Scene-based reasoning entries:
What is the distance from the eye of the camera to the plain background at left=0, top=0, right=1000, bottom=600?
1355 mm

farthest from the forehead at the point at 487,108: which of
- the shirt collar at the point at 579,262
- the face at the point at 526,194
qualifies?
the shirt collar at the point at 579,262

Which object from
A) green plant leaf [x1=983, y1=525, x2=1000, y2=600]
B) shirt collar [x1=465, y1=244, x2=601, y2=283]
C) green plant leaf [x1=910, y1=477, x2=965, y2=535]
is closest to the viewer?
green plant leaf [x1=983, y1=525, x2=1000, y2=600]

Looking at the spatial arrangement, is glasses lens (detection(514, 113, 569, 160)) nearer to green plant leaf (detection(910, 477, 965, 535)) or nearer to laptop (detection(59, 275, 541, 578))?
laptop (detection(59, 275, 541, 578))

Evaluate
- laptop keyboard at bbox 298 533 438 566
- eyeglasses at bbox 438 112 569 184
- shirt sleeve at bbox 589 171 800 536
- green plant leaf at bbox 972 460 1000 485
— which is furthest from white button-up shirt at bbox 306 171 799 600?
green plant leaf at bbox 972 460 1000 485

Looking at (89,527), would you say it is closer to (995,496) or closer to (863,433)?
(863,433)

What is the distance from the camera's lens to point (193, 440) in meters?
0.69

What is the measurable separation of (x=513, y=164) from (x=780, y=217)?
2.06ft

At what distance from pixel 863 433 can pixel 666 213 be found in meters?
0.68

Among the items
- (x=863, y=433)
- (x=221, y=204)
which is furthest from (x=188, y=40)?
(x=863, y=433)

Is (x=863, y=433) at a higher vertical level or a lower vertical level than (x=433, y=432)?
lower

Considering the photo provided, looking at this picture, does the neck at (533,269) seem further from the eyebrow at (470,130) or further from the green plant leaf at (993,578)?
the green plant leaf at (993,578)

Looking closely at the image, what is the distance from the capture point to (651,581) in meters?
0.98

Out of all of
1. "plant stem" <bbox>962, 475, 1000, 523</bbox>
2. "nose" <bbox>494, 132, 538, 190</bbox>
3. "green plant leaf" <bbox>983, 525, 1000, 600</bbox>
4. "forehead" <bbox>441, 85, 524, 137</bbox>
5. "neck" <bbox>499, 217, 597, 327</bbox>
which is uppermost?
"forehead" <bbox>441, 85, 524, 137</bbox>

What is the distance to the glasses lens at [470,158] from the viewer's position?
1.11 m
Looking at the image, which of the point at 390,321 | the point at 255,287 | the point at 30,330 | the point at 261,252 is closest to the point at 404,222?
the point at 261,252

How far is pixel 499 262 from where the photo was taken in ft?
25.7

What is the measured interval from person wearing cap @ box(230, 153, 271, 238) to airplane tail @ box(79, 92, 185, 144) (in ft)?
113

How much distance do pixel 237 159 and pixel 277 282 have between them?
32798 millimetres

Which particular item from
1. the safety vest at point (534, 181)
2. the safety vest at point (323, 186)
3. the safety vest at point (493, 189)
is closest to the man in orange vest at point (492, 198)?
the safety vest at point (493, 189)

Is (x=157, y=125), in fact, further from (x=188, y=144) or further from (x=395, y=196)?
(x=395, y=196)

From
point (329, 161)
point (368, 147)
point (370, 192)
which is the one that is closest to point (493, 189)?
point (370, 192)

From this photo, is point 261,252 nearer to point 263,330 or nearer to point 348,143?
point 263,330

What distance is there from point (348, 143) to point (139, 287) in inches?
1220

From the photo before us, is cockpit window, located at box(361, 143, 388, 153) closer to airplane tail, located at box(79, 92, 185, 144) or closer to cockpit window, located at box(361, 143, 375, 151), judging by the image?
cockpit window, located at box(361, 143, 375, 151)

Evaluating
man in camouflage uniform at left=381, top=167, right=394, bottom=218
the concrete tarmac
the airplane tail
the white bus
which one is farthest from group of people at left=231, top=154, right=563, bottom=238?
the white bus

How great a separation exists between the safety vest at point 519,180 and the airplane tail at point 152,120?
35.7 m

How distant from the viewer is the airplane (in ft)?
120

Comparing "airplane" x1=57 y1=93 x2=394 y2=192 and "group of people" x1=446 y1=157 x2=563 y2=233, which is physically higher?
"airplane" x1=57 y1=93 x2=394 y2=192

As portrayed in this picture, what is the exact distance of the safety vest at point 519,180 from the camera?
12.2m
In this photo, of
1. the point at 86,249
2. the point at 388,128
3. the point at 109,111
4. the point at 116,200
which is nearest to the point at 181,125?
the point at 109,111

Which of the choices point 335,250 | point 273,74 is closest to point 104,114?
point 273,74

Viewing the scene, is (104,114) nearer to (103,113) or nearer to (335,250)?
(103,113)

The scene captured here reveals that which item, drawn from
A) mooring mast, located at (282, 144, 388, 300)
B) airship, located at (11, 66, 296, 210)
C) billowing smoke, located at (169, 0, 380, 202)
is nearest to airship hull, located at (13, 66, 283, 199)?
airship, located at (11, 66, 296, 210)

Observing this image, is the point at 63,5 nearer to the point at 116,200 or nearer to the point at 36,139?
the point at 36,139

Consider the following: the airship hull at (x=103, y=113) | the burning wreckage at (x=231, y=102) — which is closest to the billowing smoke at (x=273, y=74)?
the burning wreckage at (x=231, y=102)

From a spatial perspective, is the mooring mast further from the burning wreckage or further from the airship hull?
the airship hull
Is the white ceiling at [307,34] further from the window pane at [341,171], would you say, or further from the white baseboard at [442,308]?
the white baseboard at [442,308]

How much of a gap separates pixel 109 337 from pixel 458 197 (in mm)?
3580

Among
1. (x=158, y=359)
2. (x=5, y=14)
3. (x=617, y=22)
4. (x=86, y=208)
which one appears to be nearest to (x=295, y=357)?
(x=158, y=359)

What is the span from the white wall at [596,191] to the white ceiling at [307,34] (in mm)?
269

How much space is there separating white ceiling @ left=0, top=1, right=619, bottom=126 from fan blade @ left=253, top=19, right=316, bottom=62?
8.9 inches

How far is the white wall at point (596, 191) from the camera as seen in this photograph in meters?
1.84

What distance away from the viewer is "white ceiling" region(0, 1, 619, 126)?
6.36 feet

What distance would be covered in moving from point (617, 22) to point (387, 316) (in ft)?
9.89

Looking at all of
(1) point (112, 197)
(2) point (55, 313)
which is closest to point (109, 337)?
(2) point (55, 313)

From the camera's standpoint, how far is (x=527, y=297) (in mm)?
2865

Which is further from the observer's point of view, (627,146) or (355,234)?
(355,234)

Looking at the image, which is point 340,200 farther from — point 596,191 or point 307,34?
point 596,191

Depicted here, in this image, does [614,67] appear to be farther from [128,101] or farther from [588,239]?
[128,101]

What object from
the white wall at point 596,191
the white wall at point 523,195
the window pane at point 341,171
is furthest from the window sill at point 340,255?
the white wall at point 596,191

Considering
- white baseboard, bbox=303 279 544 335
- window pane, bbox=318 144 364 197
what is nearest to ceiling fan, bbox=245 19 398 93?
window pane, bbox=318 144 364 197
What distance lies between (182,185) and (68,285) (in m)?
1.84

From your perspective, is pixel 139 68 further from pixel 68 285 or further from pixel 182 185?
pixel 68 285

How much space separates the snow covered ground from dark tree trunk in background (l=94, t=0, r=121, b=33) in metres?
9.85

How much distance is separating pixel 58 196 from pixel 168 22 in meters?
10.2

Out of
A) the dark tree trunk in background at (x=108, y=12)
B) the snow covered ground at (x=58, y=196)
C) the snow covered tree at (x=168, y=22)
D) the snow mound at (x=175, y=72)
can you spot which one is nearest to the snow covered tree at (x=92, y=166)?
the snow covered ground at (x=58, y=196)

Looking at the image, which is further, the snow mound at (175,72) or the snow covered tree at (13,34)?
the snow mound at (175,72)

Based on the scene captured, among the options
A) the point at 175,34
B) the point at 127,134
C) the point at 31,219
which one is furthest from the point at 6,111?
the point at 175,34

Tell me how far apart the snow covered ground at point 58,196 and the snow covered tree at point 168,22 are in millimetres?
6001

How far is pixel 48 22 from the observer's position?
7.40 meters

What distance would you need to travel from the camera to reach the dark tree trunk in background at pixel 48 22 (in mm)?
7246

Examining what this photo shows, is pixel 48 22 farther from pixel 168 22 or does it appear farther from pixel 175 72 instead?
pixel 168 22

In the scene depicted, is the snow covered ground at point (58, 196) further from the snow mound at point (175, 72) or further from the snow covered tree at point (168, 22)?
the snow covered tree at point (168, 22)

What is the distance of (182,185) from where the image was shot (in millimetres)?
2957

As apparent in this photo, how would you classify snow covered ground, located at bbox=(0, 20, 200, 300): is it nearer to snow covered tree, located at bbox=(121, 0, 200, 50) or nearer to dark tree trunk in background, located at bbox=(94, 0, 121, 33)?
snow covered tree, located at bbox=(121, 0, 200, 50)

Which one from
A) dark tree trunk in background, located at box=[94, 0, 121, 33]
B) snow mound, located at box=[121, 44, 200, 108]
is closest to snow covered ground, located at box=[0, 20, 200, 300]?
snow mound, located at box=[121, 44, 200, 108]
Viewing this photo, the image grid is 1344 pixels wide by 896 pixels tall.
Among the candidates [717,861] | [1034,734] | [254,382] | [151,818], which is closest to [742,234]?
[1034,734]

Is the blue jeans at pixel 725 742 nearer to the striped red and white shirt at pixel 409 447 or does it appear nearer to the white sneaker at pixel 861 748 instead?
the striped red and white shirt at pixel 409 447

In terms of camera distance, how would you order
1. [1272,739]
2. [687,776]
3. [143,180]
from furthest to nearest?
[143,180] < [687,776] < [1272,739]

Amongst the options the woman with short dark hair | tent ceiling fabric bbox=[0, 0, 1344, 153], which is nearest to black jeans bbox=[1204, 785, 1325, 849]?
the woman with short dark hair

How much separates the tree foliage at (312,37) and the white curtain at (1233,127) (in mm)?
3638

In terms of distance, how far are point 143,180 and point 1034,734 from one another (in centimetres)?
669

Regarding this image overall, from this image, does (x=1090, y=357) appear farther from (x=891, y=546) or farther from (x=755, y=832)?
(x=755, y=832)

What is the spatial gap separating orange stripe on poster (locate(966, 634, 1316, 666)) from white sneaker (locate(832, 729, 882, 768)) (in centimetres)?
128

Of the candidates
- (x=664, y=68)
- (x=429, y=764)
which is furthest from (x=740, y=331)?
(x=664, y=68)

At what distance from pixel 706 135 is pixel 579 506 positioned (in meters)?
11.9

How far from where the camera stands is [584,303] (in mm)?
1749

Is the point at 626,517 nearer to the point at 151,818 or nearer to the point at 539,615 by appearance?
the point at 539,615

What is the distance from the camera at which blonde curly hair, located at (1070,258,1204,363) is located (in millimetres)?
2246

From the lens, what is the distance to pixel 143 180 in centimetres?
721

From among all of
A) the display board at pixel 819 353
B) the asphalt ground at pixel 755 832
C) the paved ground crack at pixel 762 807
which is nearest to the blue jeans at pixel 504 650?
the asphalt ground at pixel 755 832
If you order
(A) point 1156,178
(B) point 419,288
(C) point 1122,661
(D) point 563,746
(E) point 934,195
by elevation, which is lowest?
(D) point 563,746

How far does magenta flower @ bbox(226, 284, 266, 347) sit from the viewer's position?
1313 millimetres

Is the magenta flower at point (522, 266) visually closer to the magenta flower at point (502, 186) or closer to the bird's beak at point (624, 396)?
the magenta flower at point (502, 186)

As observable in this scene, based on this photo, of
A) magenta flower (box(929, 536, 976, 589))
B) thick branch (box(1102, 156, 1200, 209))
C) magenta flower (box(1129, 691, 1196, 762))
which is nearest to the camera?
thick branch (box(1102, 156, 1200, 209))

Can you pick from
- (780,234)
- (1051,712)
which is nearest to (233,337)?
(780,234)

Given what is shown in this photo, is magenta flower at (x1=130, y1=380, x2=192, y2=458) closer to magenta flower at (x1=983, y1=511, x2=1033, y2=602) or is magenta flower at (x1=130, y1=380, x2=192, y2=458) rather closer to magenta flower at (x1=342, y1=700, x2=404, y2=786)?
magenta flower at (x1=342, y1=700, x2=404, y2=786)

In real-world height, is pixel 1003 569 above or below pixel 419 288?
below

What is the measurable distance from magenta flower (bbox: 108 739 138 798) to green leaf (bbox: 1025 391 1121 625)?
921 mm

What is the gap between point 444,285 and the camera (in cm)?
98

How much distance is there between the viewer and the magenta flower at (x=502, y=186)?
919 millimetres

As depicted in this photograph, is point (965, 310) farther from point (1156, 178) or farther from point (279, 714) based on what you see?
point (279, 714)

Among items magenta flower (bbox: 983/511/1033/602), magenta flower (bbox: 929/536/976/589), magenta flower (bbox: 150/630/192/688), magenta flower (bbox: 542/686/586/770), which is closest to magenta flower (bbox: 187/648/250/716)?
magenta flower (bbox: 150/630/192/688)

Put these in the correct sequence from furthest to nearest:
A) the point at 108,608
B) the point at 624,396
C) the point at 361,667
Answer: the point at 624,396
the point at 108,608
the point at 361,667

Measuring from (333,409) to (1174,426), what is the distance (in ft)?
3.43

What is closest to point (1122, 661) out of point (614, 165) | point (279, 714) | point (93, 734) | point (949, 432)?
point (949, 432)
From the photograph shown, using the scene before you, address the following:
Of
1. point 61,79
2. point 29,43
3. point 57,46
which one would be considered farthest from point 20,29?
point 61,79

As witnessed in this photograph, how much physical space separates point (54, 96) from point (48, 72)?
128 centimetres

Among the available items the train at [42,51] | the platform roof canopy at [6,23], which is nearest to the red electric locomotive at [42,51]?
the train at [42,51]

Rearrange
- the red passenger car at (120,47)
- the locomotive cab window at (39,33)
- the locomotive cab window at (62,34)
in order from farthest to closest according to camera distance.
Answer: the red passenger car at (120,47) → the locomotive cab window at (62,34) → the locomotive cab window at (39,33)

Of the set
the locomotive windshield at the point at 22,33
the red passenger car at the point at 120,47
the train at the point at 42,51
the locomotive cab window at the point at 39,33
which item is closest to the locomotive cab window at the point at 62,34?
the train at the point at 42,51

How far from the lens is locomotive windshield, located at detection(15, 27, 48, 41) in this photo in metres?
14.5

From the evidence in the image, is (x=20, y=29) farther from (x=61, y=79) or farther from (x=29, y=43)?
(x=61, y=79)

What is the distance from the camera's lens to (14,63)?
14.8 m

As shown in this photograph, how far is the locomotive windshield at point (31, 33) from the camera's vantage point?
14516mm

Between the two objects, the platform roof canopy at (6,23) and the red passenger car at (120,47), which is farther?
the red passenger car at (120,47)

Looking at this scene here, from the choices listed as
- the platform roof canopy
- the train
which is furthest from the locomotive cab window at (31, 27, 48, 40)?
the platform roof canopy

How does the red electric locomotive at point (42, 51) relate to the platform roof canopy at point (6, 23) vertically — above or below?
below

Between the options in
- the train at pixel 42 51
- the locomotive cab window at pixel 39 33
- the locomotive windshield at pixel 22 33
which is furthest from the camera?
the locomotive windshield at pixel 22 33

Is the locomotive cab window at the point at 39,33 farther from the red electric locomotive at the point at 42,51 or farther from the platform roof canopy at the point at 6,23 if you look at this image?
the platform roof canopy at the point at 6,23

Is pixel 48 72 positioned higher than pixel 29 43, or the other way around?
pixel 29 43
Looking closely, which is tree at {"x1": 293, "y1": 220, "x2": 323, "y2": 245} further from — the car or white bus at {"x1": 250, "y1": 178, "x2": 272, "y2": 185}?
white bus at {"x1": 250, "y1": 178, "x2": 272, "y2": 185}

• [What is expected]: Print the entries above exactly as they appear, beginning with the line that contains "What is the distance from the camera's lens to (14,63)?" and continuing through the end of the entries.

• [Problem solution]:
What is the distance from the camera's lens to (14,63)?
14.8 m

As shown in this photograph, how far is the locomotive windshield at point (31, 33) from the camera's vantage point?
14516mm

Between the two objects, the platform roof canopy at (6,23) and the red passenger car at (120,47), which is farther?
the red passenger car at (120,47)

Looking at this scene here, from the choices listed as
- the platform roof canopy
- the train
which is furthest from the locomotive cab window at (31, 27, 48, 40)?
the platform roof canopy

How does the red electric locomotive at point (42, 51) relate to the platform roof canopy at point (6, 23) vertically — above or below?
below

Between the options in
- the train at pixel 42 51
- the locomotive cab window at pixel 39 33
- the locomotive windshield at pixel 22 33
which is furthest from the camera?
the locomotive windshield at pixel 22 33

Is the locomotive cab window at the point at 39,33 farther from the red electric locomotive at the point at 42,51 or farther from the platform roof canopy at the point at 6,23 if you look at this image?
the platform roof canopy at the point at 6,23

Is pixel 48 72 positioned higher than pixel 29 43, or the other way around?
pixel 29 43
Looking closely, which is tree at {"x1": 293, "y1": 220, "x2": 323, "y2": 245} further from — the car or white bus at {"x1": 250, "y1": 178, "x2": 272, "y2": 185}?
white bus at {"x1": 250, "y1": 178, "x2": 272, "y2": 185}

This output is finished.